Critics pointed out two fatal flaws with the majority opinion of the ICC: First, that Israel has not ratified the Rome Statute of the International Criminal Court, meaning in essence that it has not recognized its jurisdiction to investigate Israel, and secondly, that “Palestine” is not a sovereign nation-state, which would be necessary to provide jurisdiction to the ICC for investigative purposes.

Those concerns were voiced clearly by Peter Kovacs, the ICC’s presiding judge, when he said that “Palestine’s statehood was not at all (and is still not) a settled issue within the United Nations, contrary to what the prosecutor argues.”

Unfortunately, in light of the reality that the ICC lacks the jurisdictional power to investigate alleged war crimes by Israel, it is abundantly clear that this otherwise promising institution has become a deeply politicized and wayward establishment.

But the most dangerous element of the ICC’s recent decision is the precedent it sets. In one fell swoop, the ICC decision effectively bypasses negotiated settlements between two parties in a peace process, and instead favours a heavy-handed legislative process.

For decades, Israel has made painful concessions for peace, namely the 2005 unilateral disengagement from the Gaza Strip, where it forcibly removed nearly 8,500 Jewish residents from their homes, only to see Hamas turn the area into a terror fiefdom. In return, Israel has been rewarded with rockets, suicide bomb attacks, arson kites, terror-attack tunnels, and an entire generation of Palestinians being incited to hate their Jewish neighbours.
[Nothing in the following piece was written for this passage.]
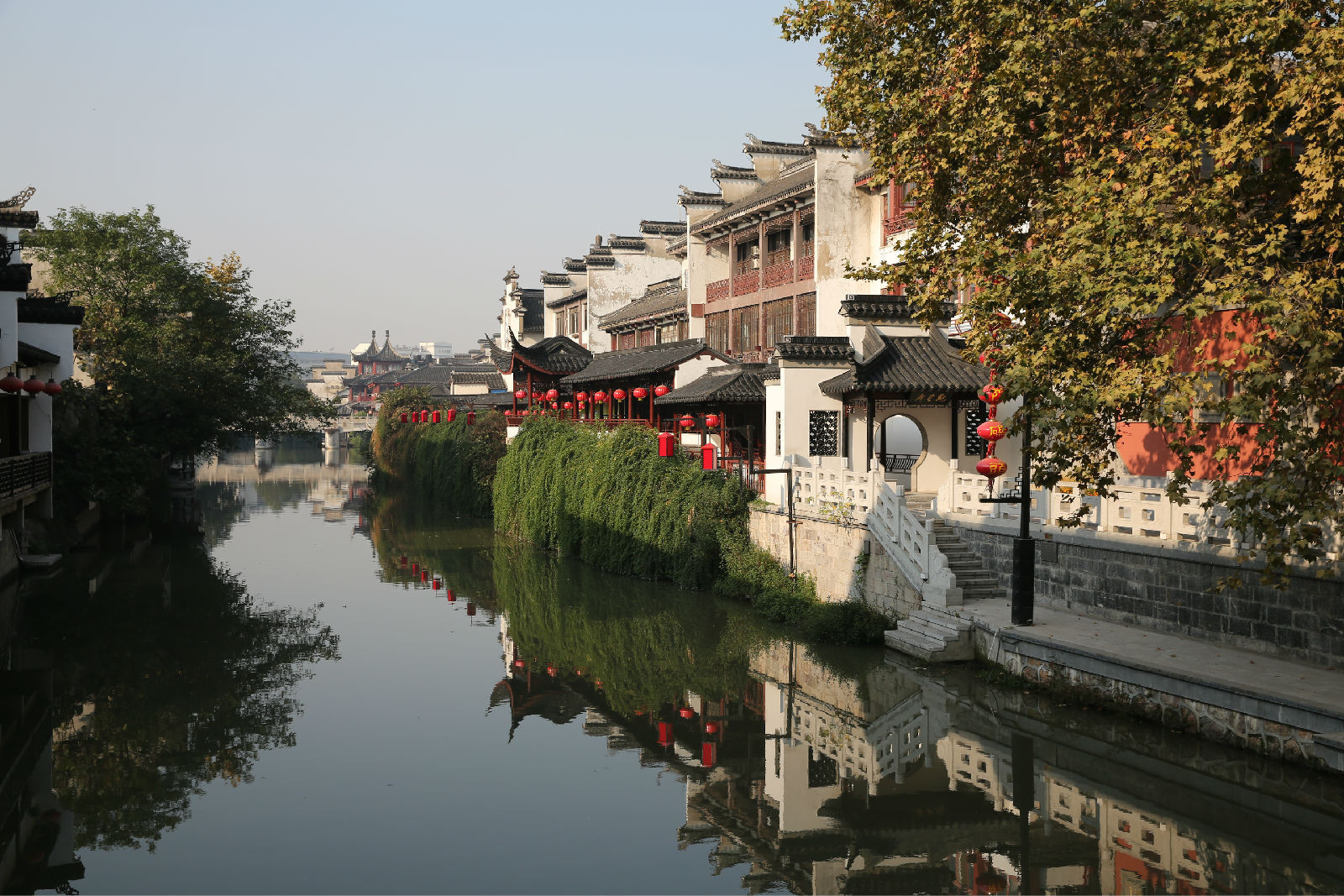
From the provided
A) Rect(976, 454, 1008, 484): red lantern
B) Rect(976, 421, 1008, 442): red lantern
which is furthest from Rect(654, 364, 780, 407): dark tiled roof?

The ICC’s decision, then, is not irrelevant and is far more dangerous than it appears at first glance. Thanks to the ICC’s acting like a kangaroo court and engaging in Palestinian lawfare against the Jewish state, decades of Palestinian rejectionism of Israel has been rewarded and incentivized by the ICC. In so doing, the ICC provided Palestinians with tacit approval to continue to thumb their nose at good faith negotiations, knowing that a morally disingenuous organization like the ICC will provide them cover.

By serving to enable this rejectionism on the part of the Palestinian leadership, the lesson that the International Criminal Court is providing is that obstructionism – if the Palestinians can hold out long enough – will pay off in the end. For the Palestinian leadership that has rejected Israel’s existence as a Jewish state for decades, the ICC’s decision is not only welcome; it is a tremendous boost to their modus operandi: why negotiate when legislating works even better?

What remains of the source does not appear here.